**What to do**:
a) Summarize the advertising passage in two sentences.
b) Quote the advertising passage word for word, starting with "By Rich Harshaw" and going on through "writing your ad.".

**Passage shown**:

By Rich Harshaw
Most advertising out there is just not very good. It's a fact. When you open the Yellow Pages, can you really tell that much of a difference between the ads? What about in the newspaper? How many of them actually "build a case" for whatever it is they are selling and convince you that they are the people you should buy from? We are going to discuss the most important thing you need to look at when writing your ad.
Make sure your writing style is simple and conversational. Don't write like an English professor; instead, write the way you talk. This is the biggest trap of all for most people--that is, they start writing and all of a sudden all these big, fancy, flowery words start coming out all over the place. They use words that they wouldn't normally use in everyday conversation in a million years. Complicated sentences and weird words make it sound like you're intelligent, true enough. But on the other hand, they don't sell.

**Record extracts**:
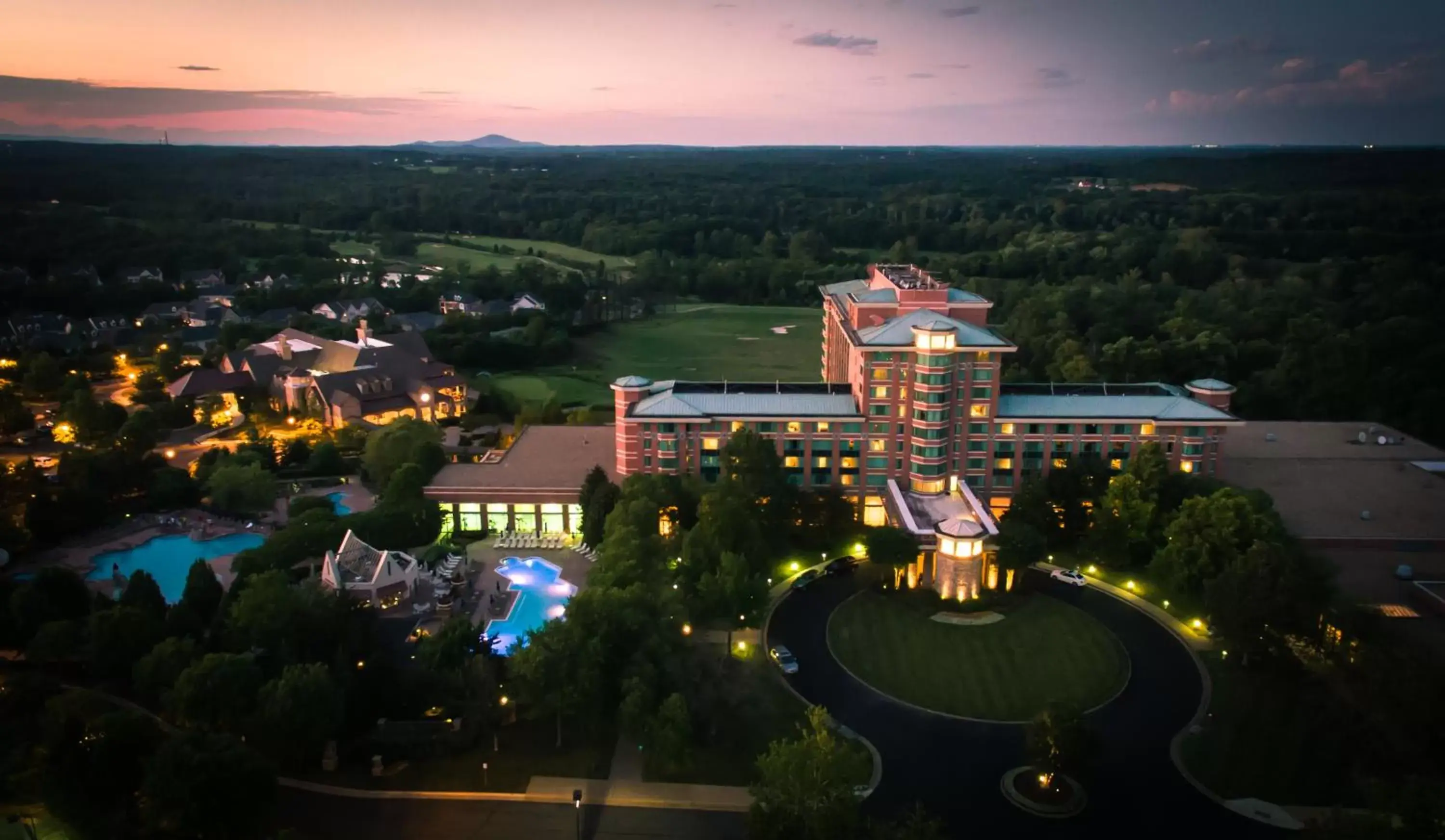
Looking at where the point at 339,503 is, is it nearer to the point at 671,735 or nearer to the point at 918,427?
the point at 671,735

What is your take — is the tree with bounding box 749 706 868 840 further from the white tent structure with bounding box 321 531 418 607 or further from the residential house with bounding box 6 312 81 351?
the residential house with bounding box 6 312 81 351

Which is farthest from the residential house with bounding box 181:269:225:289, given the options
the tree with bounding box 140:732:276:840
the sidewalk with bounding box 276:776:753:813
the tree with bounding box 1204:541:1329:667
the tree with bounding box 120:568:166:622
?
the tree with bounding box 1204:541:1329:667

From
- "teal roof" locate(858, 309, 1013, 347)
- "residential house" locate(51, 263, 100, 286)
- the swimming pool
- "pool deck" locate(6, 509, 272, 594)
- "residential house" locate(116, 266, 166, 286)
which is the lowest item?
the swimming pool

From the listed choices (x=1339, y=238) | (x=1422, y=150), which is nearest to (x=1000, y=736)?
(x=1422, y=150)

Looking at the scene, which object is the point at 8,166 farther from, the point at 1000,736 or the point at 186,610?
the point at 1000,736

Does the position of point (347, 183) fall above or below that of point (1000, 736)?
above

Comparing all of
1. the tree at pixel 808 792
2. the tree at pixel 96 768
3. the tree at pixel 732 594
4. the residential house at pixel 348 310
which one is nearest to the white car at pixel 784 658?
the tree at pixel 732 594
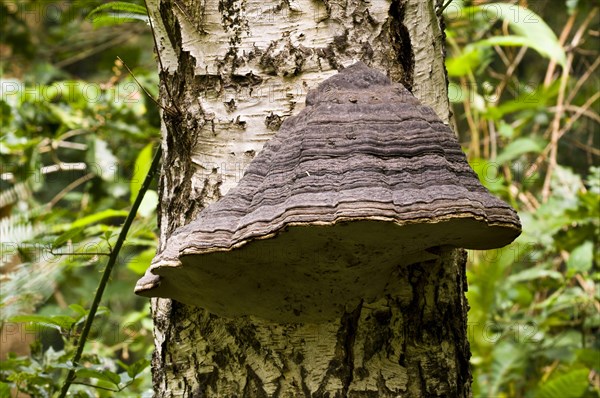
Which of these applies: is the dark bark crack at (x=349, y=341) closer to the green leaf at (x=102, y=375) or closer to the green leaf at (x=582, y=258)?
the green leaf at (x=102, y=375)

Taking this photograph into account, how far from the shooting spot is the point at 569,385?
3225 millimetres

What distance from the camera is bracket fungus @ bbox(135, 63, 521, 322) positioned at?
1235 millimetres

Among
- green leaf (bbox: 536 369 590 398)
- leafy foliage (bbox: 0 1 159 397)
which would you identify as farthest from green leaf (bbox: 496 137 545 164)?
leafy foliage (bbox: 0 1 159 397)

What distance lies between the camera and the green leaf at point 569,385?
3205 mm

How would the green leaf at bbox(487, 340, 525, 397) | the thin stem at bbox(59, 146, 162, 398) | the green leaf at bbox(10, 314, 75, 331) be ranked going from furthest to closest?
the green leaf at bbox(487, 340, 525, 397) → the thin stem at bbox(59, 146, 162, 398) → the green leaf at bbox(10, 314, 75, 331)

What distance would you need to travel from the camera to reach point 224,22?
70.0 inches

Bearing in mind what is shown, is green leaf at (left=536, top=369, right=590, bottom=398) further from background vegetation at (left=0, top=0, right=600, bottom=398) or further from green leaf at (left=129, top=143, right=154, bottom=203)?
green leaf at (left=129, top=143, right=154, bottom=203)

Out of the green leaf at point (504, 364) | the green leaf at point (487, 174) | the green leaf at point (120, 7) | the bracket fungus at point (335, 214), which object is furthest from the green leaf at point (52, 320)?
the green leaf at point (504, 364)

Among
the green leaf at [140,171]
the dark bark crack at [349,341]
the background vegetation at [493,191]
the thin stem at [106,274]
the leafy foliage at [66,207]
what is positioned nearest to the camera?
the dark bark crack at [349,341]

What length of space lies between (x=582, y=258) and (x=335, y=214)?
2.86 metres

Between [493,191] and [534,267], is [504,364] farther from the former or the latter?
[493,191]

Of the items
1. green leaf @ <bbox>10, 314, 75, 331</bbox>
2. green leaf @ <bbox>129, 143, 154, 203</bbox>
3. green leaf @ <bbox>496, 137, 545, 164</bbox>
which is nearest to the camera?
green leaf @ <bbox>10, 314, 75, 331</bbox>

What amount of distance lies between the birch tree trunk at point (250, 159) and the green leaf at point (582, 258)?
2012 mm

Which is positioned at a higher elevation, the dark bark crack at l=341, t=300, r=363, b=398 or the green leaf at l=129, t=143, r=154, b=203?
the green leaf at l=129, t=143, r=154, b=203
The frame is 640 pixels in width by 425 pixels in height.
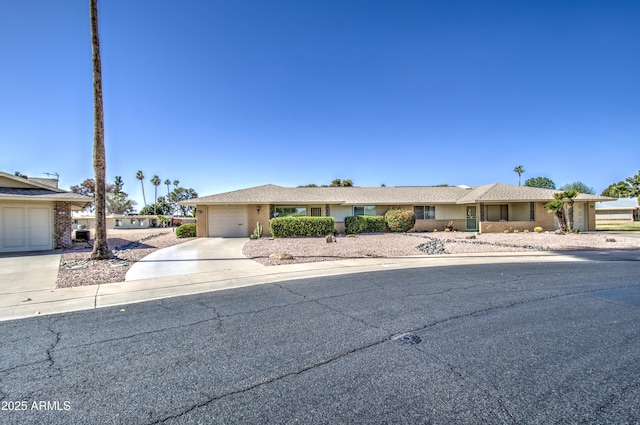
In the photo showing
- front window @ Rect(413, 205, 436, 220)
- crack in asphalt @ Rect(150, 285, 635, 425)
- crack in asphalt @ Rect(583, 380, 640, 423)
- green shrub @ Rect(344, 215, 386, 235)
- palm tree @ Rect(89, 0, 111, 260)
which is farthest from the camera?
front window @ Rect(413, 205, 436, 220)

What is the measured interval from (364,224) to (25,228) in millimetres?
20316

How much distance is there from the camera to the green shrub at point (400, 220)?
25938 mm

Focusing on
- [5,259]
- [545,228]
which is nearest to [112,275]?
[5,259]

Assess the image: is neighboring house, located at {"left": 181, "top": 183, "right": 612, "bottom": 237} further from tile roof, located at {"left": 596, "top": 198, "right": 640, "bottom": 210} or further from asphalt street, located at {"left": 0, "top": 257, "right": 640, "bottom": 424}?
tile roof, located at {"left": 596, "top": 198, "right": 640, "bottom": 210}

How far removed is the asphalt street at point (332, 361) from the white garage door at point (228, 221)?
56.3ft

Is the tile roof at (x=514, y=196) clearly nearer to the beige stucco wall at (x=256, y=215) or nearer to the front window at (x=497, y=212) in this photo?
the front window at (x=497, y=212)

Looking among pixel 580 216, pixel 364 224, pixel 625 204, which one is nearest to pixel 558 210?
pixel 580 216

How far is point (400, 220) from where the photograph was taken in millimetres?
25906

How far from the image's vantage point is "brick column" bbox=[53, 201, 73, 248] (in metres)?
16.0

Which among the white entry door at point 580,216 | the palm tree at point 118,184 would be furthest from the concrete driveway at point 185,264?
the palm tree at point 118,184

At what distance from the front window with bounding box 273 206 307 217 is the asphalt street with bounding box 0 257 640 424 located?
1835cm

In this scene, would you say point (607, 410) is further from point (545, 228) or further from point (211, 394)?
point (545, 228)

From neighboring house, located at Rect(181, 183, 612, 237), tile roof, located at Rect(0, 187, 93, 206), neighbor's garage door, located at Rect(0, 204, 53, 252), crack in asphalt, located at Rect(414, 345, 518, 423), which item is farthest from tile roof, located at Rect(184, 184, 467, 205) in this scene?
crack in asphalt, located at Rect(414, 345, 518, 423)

**Answers to each task**:
a) Most advertising is not very good, and few ads in places like the Yellow Pages or the newspaper build a case for why you should buy from the advertiser. When writing an ad, keep the style simple and conversational and write the way you talk, since big, fancy words and complicated sentences may sound intelligent but don't sell.

b)
By Rich Harshaw
Most advertising out there is just not very good. It's a fact. When you open the Yellow Pages, can you really tell that much of a difference between the ads? What about in the newspaper? How many of them actually "build a case" for whatever it is they are selling and convince you that they are the people you should buy from? We are going to discuss the most important thing you need to look at when writing your ad.